Pfister’s homebrew effort served as a demonstrator for virtual reality, but a gaggle of companies has invested huge lucre in mixed reality on its own, and in realms far beyond gaming. An exhaustive segment report predicts MR applications in a huge swath of industries from military “Battlefield Information Display” to aerospace and manufacturing. There are high-level seminars online discussing how MR will affect computation and design. Object Theory develops software to unite distant parties inside mixed reality environments with the Microsoft HoloLens and Microsoft Holographic. NASA will use the Microsoft HoloLens to take guests at the Kennedy Space Center on a tour of Mars with astronaut Buzz Aldrin this summer. And venture capitalists threw more than $1.4 billion – so far – at the intensely secretive MR company Magic Leap.
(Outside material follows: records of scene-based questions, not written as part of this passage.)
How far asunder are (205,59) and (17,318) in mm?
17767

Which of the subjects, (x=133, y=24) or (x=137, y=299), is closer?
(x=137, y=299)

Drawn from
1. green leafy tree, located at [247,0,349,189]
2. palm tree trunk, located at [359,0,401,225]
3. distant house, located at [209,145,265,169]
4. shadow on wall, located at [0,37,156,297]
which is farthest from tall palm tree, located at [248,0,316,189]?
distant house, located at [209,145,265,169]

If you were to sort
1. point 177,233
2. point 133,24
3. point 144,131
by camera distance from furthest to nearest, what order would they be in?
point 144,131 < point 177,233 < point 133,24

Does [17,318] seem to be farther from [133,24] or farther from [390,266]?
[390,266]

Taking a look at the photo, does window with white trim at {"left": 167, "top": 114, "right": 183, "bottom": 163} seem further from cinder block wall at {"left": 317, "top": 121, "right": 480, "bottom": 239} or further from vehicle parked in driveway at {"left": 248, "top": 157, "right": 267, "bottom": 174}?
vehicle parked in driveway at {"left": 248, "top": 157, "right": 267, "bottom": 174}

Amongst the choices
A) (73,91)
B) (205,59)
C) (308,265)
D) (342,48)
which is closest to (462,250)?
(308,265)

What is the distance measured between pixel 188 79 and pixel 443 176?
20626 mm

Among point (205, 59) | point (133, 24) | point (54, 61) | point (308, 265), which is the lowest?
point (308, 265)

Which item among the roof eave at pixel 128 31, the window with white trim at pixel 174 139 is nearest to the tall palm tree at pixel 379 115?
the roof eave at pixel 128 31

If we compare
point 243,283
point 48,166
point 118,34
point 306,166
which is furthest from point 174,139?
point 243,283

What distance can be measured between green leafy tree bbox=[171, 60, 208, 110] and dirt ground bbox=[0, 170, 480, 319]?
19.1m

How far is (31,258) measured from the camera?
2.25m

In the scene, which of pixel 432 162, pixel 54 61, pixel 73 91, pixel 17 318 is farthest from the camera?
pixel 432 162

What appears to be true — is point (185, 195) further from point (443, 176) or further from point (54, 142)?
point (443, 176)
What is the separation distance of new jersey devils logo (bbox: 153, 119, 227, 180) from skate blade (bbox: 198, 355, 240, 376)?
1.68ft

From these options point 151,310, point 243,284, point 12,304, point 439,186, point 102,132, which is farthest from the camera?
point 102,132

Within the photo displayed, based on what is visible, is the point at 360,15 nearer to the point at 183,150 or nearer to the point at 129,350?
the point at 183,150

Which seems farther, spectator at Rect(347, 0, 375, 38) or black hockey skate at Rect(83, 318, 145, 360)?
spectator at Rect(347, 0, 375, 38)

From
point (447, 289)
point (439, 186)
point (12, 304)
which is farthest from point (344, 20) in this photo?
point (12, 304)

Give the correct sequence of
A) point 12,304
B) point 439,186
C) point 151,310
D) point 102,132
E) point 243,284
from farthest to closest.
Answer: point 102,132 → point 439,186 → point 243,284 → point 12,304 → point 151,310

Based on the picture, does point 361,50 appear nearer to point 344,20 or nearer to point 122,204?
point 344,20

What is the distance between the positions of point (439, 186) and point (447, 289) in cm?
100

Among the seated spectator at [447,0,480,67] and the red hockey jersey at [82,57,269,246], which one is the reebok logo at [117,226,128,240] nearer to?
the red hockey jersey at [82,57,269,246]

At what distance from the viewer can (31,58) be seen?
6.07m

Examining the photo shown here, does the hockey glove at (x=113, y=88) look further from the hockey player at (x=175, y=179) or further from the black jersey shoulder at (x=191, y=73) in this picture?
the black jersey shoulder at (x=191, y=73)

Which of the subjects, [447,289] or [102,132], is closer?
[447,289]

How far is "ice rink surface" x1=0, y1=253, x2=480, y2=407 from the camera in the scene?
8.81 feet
Educational forays could be a big opening for MR, too. A UK company called Curioscope recently completed a successful Indiegogo campaign for its Virtuali-Tee mixed reality learning app. Point an app-enabled device at someone wearing the Vituali-Tee shirt, and you get an interactive view of the inside of the human body. Plug a VR headset into the app-enabled device, and you can take the old Fantastic Journey inside the human body but without the life-or-death consequences and Raquel Welch.

Caveat emptor: VR has hung around the periphery of consumer awareness for two decades and not gone anywhere. Even if modern computing power and devices mean you can add real life scenes to a virtual world, what are the gotta-do-it activities that will entice mass adoption?

Ed Barton, CEO of Curioscope, told The Drive, “AR has largely been a marketing gimmick so far and VR has only really found use cases in the enterprise, industrial and, recently, the gaming space. To be a truly impactful medium it has to go beyond this, into every industry and environment in the world. We are probably still a few years off this but I’m confident that mixed reality will be the dominant medium in 5-10 years.”

Barton believes that within a decade our living and working spaces “will all be constructed with virtual screens” that enable MR – a view the CEO of Magic Leap also shares. Barton sees healthcare as another obvious avenue. “For patients to be able to actually understand what’s wrong is a great development in patient care,” he said. “VR is also, already, having a proven impact in pain relief.”

The headsets and the technology are coming, that is certain. Now we need to wait for content developers to populate the retail landscape with awesome uses. Until that happens, you’ll find us over at Marcel Pfister’s “fap cave” on VR Assetto Corsa, trying to qualify on pole.